Une idée plutôt amusante qui ne sera jamais totalement exploitée au-delà de l’aspect un peu cartoon (pas d’immenses décors façon L’Homme qui rétrécit) toujours au service d’une trame policière plus pesante encore que dans le premier métrage. Notre pauvre policier manque cruellement de charisme et d’intérêt, les petits cotés film noir glissent surtout vers la petite série B (comme en atteste les légers effets d’érotisme) et les effets spéciaux, en dehors d’une jolie explosion de maquette, ne semble pas avoir beaucoup évolués. Yes man de studio à la carrière prolifique (une quarantaine de titres) mais finalement assez anonyme, Mitsuo Murayama ne resserre jamais l’action et manque de cohérence dans ses variations d’esthétiques avec des scènes nocturnes plutôt réussies, un ou deux meurtres aux cadres et montages très efficaces (les deux premièrs en l’occurence) mais le reste qui semble surtout échapper d’un programme tv un peu fauché. Pas un classique là encore, mais une curiosité pour les adeptes de vieilles pelloches fantastiques.
Image
Récupérés et peaufinés par Arrow Video en 2021, les masters des deux films de la Daei ont été produits avec les meilleurs éléments survivants. Les négatifs ont disparu et ne reste donc plus que de positifs 16mm forcément très abimés (taches, griffures…) marqués par des détériorations diverses (luminosité variables, instabilité des bords) et autres joyeusetés que l’on attache plus souvent aux films muets miraculés.

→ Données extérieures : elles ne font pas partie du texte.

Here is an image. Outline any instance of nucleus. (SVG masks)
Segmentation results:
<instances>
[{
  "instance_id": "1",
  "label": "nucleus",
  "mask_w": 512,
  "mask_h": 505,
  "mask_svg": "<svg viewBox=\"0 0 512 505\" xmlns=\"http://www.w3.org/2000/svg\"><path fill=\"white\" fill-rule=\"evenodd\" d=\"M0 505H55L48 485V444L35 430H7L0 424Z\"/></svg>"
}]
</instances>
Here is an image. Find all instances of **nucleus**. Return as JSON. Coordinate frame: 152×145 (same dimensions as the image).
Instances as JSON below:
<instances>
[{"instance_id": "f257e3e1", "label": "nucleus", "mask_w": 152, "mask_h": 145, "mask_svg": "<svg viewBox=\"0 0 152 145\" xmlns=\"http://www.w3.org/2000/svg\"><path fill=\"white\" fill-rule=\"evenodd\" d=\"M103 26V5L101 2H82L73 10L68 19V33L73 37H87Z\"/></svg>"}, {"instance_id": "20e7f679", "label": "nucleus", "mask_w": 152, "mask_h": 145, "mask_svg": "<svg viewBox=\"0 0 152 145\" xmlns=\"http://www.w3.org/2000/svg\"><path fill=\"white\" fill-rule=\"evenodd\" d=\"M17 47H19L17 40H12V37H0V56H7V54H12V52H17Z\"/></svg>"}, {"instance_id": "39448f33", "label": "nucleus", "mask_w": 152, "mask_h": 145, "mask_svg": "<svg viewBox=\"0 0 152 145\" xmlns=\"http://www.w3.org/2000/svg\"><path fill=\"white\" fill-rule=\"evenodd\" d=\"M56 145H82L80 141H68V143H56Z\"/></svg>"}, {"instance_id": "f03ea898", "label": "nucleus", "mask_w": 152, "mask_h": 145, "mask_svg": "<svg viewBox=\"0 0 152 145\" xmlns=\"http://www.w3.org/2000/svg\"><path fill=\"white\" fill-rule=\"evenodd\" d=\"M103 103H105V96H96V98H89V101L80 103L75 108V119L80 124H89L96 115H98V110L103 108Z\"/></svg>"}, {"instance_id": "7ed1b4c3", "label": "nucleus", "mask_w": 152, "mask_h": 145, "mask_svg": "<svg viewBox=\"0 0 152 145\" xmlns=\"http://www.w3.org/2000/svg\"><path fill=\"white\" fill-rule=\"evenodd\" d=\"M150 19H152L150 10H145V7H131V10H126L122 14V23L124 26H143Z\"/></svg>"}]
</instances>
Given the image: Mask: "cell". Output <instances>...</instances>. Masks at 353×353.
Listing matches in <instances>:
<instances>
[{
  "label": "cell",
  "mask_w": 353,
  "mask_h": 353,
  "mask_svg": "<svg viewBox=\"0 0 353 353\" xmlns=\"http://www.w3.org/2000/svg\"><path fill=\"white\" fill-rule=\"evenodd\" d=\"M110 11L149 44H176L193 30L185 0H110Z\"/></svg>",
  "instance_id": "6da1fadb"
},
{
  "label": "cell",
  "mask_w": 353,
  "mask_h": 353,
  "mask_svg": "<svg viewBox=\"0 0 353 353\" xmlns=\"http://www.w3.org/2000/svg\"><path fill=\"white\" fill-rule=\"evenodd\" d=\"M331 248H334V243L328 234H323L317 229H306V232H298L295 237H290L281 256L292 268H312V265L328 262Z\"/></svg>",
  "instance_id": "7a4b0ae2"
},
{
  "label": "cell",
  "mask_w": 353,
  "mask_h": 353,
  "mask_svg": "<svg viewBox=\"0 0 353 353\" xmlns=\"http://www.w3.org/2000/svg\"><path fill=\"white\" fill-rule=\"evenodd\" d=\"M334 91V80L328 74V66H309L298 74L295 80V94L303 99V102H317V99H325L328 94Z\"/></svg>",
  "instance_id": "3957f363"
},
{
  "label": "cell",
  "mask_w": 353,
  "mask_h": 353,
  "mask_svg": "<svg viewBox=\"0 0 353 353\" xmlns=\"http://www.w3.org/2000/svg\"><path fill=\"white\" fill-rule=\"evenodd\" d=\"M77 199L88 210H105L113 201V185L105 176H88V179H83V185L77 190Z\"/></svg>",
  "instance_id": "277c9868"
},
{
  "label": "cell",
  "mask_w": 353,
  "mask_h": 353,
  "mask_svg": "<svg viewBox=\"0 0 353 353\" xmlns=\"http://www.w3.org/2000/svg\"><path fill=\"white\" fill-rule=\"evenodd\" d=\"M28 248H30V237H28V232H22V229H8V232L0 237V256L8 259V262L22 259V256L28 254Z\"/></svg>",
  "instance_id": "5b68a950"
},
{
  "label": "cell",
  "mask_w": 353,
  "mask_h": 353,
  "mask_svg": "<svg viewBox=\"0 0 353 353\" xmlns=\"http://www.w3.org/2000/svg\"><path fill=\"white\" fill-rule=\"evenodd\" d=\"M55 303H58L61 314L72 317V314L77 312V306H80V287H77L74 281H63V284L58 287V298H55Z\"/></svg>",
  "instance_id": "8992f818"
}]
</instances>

Le travail de restauration et d’amélioration est cependant bien visible avec un piqué qui va toujours chercher le maximum de l’image, des plans aux contrastes régulièrement très agréables et un maintien de la nature pellicule qui force le respect.
Son
Disposés en DTS HD Master Audio 2.0, les prestations monos d’origines réussissent à maintenir une agréable clarté sur les dialogues même si quelques saturations et variation de niveau subsistent. Les ambiances (musiques, bruitages…) sont souvent en retrait, surtout sur le métrage de 49.
Interactivité
Les deux films sont glissés sur le même Bluray ce qui reste assez logique au vu de leur durée. Ils sont accompagnés à chaque fois d’une présentation signée Fabien Mauro, toujours aussi à l’aise sur ces productions fantastiques japonaises souvent très méconnues par chez nous. Outre un petit tour d’horizon des réalisateurs et des responsables des effets spéciaux, il s’intéresse à chaque fois à la représentation de l’homme invisible en le comparant aux modèles occidentaux de la Universal.
Liste des bonus
Présentation des films par Fabien Mauro (14’ et 15’), Bandes-annonces.